* REQUISITO *
Indica cuántas líneas de las entradas contienen la cadena "with", distinguiendo mayúsculas de minúsculas, y responde solo con el número.

* DATOS DE ENTRADA *
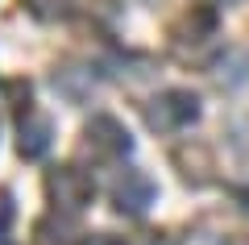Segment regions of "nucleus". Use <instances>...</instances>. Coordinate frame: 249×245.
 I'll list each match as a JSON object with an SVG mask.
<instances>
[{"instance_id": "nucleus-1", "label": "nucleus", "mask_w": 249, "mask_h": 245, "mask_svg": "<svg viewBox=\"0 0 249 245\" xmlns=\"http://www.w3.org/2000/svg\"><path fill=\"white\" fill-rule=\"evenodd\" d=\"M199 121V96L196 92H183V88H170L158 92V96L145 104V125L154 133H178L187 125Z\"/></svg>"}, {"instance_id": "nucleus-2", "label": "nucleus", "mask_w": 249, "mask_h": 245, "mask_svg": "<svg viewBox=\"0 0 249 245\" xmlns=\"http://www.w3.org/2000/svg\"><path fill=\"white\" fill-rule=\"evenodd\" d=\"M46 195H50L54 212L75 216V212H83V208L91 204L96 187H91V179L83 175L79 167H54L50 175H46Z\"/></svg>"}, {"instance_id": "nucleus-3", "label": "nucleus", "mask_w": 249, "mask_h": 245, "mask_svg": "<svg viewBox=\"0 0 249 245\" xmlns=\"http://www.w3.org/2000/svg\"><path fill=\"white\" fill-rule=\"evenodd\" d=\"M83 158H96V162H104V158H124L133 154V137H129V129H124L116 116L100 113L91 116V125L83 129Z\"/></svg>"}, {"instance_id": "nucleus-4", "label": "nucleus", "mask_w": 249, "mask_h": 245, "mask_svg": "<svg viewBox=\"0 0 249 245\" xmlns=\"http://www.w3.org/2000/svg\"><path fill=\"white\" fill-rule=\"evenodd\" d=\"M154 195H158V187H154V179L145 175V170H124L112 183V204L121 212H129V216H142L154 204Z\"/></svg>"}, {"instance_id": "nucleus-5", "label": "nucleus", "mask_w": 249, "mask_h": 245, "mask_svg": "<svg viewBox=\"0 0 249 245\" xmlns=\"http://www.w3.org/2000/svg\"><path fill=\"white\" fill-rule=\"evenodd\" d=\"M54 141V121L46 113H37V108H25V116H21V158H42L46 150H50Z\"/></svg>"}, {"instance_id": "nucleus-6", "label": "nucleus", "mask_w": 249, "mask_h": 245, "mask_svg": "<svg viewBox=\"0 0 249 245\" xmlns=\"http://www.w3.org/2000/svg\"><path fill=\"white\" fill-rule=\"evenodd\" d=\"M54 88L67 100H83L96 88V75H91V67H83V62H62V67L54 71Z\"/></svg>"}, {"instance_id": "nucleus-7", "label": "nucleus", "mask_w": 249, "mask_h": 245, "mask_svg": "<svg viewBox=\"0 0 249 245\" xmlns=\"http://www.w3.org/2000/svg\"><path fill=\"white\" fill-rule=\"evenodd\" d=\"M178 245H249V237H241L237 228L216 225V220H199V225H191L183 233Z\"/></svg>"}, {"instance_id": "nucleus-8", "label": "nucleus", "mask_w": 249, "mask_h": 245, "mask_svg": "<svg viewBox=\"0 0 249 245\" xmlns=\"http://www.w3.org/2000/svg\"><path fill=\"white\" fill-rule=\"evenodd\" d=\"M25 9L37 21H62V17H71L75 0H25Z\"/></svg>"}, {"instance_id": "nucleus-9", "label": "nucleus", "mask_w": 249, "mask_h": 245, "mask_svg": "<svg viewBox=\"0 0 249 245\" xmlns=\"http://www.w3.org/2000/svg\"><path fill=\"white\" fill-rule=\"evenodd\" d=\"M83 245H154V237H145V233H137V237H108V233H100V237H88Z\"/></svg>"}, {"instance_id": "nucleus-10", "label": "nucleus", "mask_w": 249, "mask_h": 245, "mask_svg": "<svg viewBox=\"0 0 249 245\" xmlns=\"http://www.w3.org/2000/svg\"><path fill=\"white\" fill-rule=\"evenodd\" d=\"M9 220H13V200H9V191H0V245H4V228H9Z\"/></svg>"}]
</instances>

---

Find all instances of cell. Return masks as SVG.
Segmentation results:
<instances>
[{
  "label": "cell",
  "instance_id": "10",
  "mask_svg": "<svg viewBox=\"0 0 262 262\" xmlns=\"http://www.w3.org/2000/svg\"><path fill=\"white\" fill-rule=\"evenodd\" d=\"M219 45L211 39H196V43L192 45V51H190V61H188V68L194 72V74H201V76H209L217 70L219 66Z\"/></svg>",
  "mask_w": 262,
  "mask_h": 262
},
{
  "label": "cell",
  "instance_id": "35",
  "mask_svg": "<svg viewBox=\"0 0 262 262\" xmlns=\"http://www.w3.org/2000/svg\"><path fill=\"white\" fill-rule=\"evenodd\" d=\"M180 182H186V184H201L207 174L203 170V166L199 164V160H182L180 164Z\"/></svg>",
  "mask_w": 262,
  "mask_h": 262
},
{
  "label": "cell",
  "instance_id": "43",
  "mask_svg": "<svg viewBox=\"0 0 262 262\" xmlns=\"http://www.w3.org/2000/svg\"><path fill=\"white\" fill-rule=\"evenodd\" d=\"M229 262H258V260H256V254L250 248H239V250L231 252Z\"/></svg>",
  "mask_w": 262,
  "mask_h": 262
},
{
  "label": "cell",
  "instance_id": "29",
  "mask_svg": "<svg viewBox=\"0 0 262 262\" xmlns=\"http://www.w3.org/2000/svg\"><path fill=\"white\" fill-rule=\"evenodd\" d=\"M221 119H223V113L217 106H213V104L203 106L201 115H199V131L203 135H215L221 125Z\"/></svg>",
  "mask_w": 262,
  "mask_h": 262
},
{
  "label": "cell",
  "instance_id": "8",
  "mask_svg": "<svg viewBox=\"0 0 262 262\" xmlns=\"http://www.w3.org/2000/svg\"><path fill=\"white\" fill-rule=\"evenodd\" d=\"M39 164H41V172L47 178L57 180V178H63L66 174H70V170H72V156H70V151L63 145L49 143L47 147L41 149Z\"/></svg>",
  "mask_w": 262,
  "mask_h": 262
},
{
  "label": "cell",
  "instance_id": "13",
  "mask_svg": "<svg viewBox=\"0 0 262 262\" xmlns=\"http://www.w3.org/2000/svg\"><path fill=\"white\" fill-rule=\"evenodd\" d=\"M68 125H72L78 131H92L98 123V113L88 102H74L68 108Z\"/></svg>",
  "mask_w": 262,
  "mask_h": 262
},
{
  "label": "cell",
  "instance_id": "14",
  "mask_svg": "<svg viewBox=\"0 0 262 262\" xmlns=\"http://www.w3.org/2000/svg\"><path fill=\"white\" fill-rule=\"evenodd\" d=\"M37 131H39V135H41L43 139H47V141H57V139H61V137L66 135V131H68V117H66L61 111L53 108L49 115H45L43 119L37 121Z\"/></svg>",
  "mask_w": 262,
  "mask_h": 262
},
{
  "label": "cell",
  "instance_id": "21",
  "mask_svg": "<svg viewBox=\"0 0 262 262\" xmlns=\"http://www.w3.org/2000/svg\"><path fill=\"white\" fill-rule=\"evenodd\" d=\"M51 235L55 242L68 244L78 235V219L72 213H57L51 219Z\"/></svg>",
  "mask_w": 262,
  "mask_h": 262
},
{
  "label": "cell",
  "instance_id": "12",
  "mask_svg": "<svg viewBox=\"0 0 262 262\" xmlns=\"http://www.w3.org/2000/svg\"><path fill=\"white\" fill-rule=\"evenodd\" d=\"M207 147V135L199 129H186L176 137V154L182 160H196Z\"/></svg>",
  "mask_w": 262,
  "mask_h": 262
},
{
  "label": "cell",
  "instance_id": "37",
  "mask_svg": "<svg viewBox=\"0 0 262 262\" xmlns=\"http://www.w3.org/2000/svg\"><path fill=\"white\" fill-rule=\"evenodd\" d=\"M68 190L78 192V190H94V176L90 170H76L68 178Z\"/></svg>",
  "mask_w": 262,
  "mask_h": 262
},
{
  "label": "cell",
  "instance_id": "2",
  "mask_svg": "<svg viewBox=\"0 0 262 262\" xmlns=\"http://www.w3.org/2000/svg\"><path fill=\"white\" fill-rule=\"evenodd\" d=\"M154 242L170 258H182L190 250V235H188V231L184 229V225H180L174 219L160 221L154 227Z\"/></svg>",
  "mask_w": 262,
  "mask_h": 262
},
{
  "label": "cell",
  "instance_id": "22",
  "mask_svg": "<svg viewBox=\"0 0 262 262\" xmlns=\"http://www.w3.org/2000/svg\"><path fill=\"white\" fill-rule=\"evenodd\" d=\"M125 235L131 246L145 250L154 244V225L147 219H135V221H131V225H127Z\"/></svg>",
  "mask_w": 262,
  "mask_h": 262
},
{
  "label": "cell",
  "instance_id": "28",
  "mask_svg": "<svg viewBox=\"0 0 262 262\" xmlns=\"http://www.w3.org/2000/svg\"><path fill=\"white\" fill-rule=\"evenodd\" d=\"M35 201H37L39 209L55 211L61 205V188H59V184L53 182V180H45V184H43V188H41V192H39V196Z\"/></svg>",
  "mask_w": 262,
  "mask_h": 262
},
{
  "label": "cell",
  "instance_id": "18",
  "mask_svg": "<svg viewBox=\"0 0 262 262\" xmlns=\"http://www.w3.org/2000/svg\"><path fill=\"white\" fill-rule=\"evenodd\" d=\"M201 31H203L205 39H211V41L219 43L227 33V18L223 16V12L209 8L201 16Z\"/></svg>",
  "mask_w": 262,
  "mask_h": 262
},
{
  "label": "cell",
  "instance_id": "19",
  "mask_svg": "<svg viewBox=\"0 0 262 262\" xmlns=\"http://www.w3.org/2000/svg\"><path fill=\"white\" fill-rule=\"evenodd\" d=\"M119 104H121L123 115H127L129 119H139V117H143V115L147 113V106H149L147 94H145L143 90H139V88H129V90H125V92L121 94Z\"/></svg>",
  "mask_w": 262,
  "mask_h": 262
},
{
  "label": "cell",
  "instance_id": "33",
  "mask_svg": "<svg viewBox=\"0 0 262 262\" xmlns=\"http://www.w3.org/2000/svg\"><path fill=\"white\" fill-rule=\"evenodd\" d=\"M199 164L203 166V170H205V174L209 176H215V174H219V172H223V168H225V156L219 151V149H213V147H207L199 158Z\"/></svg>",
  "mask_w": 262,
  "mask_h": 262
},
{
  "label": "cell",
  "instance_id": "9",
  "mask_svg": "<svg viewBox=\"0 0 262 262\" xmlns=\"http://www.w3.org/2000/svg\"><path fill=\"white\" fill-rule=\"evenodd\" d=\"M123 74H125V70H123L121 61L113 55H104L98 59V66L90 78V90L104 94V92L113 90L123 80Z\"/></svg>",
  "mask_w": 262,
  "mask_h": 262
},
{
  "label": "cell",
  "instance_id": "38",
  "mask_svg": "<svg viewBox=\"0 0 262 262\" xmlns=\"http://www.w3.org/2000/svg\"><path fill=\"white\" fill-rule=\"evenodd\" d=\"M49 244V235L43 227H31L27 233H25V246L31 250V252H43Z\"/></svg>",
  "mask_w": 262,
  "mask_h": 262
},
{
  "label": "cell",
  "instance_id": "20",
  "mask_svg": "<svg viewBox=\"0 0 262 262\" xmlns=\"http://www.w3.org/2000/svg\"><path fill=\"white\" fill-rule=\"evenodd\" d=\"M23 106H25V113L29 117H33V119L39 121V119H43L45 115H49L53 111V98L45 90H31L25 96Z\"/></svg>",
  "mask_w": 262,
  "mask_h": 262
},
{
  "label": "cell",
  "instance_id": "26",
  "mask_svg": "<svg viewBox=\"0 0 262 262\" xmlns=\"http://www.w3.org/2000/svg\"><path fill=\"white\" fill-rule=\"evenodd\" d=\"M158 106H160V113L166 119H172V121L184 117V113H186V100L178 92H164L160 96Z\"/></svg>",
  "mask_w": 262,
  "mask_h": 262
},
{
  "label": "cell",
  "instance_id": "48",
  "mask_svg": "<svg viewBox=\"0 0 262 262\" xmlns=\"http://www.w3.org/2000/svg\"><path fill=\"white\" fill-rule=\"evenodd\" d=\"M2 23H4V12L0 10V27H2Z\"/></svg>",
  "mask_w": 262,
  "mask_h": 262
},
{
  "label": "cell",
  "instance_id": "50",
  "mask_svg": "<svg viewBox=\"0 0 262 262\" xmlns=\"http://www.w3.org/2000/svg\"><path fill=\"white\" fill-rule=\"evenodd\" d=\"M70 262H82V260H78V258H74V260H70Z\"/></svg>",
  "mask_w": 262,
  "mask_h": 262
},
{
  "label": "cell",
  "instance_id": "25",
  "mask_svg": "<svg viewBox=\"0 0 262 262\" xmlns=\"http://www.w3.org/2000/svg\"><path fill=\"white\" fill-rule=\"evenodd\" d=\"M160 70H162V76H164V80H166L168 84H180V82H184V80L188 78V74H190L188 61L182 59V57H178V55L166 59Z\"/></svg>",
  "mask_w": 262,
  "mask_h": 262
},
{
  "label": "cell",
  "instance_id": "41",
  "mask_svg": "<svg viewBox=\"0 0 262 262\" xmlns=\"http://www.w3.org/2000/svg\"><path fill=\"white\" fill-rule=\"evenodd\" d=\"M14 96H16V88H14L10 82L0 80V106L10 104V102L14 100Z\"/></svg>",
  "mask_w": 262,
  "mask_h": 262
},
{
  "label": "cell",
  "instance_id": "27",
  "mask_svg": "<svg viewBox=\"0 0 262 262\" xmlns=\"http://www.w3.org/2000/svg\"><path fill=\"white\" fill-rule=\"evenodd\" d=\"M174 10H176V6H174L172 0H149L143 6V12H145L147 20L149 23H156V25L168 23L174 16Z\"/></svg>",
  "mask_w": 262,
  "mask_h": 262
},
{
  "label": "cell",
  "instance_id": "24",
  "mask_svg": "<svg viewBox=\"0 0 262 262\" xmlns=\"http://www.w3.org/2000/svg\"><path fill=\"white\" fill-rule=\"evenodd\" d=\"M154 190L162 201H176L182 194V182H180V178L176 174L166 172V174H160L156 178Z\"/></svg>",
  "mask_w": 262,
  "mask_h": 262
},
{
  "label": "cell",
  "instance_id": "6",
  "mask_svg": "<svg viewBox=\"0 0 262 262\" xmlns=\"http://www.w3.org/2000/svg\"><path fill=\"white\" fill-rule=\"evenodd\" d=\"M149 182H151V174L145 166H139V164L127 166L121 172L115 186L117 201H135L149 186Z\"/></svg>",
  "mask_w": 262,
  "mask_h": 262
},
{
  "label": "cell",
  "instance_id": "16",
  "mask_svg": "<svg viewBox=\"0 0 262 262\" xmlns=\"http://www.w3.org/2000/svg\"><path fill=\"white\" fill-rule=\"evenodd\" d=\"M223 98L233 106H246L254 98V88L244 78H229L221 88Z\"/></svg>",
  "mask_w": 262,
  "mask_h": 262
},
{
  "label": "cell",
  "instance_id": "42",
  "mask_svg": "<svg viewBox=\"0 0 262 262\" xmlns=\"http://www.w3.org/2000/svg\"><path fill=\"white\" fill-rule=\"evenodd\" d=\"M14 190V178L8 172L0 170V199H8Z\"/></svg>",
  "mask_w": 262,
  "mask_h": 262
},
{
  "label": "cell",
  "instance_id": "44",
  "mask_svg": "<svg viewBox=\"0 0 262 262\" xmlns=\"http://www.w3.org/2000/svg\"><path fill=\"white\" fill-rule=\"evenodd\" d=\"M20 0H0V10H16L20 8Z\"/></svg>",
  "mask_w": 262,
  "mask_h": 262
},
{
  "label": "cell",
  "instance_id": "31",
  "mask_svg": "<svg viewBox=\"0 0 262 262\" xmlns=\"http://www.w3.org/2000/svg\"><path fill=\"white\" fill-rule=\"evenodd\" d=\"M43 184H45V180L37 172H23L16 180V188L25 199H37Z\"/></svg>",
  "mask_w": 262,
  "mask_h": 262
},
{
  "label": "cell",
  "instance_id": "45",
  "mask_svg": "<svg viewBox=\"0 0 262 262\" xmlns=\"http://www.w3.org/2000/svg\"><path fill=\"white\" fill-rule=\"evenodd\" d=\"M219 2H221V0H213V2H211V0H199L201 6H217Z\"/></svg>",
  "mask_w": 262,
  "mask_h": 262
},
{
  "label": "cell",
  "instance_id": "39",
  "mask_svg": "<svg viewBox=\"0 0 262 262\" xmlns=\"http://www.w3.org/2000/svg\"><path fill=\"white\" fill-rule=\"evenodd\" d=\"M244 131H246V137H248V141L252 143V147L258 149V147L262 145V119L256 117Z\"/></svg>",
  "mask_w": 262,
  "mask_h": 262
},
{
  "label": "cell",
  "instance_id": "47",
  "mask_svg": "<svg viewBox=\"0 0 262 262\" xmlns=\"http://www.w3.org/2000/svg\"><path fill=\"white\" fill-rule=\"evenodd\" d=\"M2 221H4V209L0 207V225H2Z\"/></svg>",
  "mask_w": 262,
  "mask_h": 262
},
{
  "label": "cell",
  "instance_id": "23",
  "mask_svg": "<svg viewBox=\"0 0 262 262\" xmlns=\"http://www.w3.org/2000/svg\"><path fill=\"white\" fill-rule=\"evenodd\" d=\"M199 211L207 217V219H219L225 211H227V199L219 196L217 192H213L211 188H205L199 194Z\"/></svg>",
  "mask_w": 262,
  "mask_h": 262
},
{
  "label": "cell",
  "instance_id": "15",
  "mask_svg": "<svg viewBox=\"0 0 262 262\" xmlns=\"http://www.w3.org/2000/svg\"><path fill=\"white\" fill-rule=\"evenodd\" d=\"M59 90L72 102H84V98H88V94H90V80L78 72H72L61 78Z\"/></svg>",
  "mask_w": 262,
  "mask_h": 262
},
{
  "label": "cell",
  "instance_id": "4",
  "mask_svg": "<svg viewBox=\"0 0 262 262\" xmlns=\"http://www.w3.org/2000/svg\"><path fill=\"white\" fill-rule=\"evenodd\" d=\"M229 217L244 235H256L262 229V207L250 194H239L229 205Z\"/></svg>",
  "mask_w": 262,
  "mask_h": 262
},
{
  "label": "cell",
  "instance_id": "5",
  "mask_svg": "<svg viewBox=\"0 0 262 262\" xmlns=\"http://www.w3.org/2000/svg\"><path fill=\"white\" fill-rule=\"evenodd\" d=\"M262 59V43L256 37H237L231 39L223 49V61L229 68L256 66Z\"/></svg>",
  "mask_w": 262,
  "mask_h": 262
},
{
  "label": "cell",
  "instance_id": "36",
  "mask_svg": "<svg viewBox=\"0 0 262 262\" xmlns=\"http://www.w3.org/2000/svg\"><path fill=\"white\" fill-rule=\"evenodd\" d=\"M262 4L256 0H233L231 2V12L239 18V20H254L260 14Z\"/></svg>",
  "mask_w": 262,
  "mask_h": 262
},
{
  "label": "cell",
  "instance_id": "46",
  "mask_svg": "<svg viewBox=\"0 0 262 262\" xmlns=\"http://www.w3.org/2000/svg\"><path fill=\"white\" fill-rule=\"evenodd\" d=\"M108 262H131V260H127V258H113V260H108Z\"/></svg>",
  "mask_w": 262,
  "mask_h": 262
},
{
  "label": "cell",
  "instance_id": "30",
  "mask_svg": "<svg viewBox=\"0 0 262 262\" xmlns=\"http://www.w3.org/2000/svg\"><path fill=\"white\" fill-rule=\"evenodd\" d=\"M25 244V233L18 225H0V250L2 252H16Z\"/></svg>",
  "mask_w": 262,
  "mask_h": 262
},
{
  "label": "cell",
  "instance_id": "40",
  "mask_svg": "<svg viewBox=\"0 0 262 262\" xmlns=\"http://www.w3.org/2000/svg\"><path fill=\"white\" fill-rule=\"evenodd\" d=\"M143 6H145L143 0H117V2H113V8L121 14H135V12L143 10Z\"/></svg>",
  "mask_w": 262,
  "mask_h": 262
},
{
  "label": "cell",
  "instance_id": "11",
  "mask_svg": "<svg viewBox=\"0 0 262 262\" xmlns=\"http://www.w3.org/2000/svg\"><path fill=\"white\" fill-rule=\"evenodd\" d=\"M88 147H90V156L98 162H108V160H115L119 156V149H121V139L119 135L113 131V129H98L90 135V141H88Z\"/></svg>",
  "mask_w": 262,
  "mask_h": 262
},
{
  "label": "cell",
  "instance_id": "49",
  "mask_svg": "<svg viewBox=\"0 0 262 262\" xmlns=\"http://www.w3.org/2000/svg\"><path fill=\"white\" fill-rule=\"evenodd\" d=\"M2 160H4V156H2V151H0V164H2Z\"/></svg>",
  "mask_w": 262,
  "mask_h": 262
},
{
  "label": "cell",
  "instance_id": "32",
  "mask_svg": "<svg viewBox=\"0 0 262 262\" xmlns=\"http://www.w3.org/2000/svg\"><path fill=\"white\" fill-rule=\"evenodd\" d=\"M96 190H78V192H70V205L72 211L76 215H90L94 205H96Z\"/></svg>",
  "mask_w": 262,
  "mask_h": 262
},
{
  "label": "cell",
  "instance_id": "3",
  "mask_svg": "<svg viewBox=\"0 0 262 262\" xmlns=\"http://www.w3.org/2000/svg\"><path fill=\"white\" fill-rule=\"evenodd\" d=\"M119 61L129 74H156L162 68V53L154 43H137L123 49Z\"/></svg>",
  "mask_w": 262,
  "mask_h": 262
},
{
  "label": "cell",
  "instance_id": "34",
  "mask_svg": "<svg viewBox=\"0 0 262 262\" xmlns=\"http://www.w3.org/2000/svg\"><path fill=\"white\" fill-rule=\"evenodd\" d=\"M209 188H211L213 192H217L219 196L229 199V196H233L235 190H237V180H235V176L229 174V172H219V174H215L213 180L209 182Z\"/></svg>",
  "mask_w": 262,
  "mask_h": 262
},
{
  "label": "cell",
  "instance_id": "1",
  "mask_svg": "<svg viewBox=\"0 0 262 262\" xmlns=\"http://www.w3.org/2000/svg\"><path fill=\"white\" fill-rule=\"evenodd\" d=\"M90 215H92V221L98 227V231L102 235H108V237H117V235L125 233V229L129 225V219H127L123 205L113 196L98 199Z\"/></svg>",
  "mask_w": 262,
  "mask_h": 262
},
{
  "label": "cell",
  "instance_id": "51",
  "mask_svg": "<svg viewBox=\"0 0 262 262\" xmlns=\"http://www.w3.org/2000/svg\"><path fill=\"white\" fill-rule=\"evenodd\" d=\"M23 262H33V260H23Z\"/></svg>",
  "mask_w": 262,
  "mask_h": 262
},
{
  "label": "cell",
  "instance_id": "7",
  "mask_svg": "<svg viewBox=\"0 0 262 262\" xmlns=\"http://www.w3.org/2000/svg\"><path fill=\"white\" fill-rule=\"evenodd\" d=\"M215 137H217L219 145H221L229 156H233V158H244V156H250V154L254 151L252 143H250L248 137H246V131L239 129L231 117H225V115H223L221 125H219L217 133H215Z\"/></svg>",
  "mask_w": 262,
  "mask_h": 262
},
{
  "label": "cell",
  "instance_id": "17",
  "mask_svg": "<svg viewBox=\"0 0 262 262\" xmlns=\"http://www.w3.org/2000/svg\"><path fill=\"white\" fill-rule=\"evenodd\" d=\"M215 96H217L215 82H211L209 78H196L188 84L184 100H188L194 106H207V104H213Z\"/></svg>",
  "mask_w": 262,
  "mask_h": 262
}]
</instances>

---

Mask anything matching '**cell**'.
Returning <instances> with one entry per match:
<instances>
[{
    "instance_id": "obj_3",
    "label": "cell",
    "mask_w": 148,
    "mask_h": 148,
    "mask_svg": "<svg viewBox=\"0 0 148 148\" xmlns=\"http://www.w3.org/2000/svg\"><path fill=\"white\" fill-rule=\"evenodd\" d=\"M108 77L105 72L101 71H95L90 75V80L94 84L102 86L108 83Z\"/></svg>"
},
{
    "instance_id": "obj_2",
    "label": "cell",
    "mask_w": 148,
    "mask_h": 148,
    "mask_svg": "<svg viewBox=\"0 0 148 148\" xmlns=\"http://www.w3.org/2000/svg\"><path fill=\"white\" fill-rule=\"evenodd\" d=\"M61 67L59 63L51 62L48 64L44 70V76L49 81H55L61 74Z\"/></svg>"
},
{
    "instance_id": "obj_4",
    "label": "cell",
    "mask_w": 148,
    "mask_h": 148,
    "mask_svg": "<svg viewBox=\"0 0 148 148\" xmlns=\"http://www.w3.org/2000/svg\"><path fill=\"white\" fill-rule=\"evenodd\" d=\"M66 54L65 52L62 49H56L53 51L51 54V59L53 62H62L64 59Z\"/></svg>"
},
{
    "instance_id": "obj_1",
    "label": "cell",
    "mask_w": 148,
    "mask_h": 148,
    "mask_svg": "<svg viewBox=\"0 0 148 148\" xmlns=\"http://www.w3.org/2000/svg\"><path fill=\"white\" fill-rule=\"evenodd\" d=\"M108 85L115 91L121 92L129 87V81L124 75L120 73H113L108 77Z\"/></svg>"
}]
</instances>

* SOLUCIÓN PROPUESTA *
2